PEDIDO ESCRITO 1: Na citação de Marx reproduzida no texto, o que distingue o pior arquiteto da melhor das abelhas?

TEXTO FORNECIDO:
━━━━
E os mosqueteiros do filósofo são icônicos, como Alfred Russell Wallace, o australiano que bolou a teoria evolucionista pela seleção natural simultânea e independentemente de Darwin: “Somos dotados de poderes intelectuais e morais supérfluos aos requisitos evolucionários” – assim, tais faculdades não podem ser explicadas por uma seleção natural por aptidão. Aqui cai bem uma citação de Marx (O Capital): “Uma aranha realiza operações que se assemelham muito às de uma tecelã e uma abelha envergonha muitos arquitetos com a construção de seus favos. Mas o que distingue o pior arquiteto da melhor das abelhas é isto: o arquiteto ergue sua estrutura na imaginação, antes de a edificar na realidade.”
Dawkins postula a existência de “memes” (sim, foi ele que inventou a famigerada palavra), o tal “gene egoísta”, entidades mentais que usam a energia do cérebro humano para se multiplicar, assim como vírus usam a energia das células. Porém, como ressalva Scruton, “nenhuma evidência foi dada por Darwin ou qualquer outra pessoa para pensarmos que memes realmente existem” E a ciência é científica, ou não é.
━━━━
Amostra do conjunto de dados:

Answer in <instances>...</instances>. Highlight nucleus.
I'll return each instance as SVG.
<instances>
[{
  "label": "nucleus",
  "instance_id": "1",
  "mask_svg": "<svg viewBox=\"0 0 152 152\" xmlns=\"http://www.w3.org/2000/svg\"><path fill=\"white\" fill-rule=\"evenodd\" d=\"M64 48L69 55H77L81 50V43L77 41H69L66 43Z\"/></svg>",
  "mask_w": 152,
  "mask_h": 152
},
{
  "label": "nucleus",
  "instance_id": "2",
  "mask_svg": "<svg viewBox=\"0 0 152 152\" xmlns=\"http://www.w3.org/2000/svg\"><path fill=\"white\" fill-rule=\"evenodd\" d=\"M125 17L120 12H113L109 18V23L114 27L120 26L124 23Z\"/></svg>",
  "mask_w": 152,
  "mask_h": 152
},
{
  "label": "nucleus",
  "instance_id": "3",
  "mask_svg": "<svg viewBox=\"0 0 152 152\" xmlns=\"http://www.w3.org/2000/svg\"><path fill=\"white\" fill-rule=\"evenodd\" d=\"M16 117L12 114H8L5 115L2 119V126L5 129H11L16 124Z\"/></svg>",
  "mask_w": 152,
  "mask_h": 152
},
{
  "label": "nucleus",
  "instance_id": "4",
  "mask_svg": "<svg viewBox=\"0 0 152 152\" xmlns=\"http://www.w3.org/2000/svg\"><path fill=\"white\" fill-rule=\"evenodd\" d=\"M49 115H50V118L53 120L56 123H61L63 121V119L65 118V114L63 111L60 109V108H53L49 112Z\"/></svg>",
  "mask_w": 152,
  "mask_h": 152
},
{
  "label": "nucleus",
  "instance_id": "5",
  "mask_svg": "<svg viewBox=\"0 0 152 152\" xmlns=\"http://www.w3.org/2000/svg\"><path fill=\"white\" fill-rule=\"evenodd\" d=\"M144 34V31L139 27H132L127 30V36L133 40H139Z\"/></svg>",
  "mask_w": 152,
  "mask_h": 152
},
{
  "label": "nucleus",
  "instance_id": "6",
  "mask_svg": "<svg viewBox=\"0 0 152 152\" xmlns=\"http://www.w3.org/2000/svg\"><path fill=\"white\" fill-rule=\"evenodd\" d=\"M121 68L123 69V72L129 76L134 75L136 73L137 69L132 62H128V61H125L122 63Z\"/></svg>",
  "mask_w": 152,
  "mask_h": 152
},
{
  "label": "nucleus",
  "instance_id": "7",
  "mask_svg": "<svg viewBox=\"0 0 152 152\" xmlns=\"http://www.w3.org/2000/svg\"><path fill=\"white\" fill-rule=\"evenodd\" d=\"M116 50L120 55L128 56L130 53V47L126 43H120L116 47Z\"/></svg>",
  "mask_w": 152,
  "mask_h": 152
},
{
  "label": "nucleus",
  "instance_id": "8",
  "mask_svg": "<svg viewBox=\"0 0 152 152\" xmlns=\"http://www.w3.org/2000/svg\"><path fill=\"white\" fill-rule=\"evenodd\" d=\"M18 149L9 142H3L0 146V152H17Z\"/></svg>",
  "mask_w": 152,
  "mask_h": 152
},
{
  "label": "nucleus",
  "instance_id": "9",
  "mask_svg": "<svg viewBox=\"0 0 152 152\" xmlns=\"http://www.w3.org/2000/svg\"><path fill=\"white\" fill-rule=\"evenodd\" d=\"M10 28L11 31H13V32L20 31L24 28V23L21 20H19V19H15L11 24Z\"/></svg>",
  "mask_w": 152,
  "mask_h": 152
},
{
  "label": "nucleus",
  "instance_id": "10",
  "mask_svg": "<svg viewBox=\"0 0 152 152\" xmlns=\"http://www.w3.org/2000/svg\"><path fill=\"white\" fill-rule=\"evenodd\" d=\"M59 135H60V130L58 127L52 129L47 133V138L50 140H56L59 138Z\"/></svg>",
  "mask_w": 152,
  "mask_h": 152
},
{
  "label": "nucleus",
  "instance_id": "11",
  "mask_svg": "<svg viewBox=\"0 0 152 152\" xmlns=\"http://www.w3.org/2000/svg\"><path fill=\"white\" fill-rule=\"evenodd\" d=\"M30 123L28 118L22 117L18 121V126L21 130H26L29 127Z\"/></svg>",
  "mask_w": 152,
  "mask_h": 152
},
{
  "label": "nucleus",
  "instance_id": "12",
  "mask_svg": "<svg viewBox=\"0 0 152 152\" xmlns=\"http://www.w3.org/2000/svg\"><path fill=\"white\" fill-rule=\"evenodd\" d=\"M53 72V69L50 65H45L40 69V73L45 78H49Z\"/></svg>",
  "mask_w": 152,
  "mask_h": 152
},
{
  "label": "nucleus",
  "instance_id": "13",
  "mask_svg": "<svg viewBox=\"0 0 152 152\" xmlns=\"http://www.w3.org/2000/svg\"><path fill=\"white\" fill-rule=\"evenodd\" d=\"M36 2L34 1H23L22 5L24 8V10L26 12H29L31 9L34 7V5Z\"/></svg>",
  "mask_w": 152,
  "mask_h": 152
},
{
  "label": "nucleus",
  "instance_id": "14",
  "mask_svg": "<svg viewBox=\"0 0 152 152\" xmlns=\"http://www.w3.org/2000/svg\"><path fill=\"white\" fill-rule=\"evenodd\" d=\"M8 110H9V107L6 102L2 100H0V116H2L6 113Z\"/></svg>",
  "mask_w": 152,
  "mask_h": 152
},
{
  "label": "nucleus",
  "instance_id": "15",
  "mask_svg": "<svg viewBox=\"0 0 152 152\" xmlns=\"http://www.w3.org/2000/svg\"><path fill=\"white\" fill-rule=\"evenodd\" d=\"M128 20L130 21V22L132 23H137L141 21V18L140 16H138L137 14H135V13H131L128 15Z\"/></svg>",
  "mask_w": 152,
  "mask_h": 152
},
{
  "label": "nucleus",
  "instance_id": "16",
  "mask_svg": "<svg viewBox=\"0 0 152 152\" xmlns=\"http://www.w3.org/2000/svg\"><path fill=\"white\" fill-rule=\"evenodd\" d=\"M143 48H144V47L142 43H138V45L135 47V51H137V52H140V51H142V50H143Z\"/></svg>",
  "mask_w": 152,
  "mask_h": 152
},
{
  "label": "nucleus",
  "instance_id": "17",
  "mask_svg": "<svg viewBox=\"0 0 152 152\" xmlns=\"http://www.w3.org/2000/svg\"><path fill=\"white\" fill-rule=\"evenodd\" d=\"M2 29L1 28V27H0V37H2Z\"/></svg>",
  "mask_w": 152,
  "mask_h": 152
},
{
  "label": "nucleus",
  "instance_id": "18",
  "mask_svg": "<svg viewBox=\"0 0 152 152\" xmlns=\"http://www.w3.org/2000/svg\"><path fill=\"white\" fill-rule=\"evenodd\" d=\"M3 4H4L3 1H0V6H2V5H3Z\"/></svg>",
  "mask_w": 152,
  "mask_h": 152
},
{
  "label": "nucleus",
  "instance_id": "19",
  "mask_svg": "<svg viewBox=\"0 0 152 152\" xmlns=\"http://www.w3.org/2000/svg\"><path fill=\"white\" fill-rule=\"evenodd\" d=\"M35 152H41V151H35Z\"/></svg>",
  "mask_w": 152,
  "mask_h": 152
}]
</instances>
━━━━
PEDIDO ESCRITO 2: Mostre cada linha que contenha a palavra "instances", diferenciando maiúsculas de minúsculas.

RESPOSTA COMPLETA 1: O arquiteto ergue sua estrutura na imaginação antes de a edificar na realidade.

RESPOSTA COMPLETA 2:
Answer in <instances>...</instances>. Highlight nucleus.
<instances>
</instances>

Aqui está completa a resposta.